Activity list:
1. Decide whether each statement agrees with the fault scarp passage. Answer yes or no, and quote the deciding words from the passage.
(a) A fault scarp is especially prone to erosion when the uplifted material is unconsolidated sediment.
(b) Triangular facets are found only on fault scarps.
(c) The Teton Range is given as an example of an inactive fault scarp.
2. Write out the part of the fault scarp passage that starts with "- The fault scarps bounding the East" and goes on through "of Lake Singkarak.".

Document passage:
++++++++

The dramatic uplift along the fault, which exposes its surface, causes the fault scarp to be very prone to erosion. This is especially true if the material being uplifted consists of unconsolidated sediment. Weathering, mass wasting, and water runoff can soon wear down these bluffs and sometimes result in V-shaped valleys along runoff channels. Adjacent V-shaped valley formations give the remaining fault spurs a very triangular shape. This formation is known as a triangular facet; however, this landform is not limited to fault scarps.

Fault scarps may vary in size from a few centimeters to many meters. Fault-line scarps are typically formed due to the differential erosion of weaker rocks along a fault. Such erosion, occurring over long time periods, may shift a physical cliff far from the actual fault location, which may be buried beneath a talus, an alluvial fan, or filled-in valley sediments. It may therefore be difficult to distinguish between fault scarps and fault-line scarps.

==Examples==
- The Teton Range, in Wyoming, is an example of an active fault scarp. The dramatic topography of the Tetons is caused by geologically-recent activity on the Teton Fault.
- Fault scarps in Motosu, Japan, were created by the 1891 Mino–Owari earthquake.
- The fault scarps bounding the East African Rift Valley.
- The fault scarps bounding the Rio Grande Rift, in New Mexico.
- The fault scarp on the eastern side of Lake Singkarak.
- The Bree fault scarp of the Roer Valley in northeast Belgium
- The underwater Malta escarpment marks the eastern end of the Malta Plateau continental shelf and runs southwards from the eastern coasts from Sicily and the Malta towards the Medina Seamounts near the African coast.

++++++++

Data listing:
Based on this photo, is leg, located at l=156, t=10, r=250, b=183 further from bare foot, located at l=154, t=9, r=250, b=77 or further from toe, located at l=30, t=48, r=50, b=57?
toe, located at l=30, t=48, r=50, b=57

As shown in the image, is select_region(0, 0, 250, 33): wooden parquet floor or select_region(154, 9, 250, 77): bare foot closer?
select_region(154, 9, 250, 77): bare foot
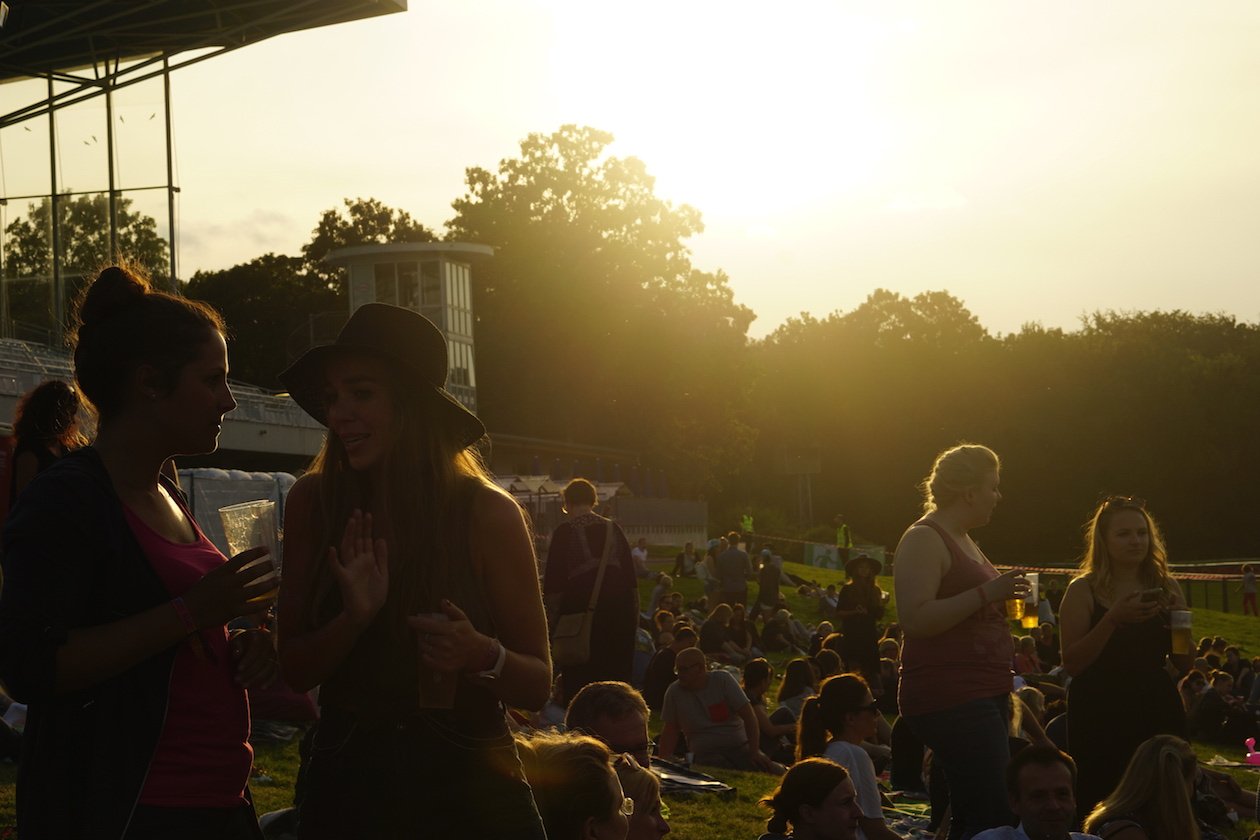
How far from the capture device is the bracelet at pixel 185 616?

++++++++

Answers for the exercise:
1.
(a) Yes: "This is especially true if the material being uplifted consists of unconsolidated sediment."
(b) No: "however, this landform is not limited to fault scarps."
(c) No: "The Teton Range, in Wyoming, is an example of an active fault scarp."

2.
- The fault scarps bounding the East African Rift Valley.
- The fault scarps bounding the Rio Grande Rift, in New Mexico.
- The fault scarp on the eastern side of Lake Singkarak.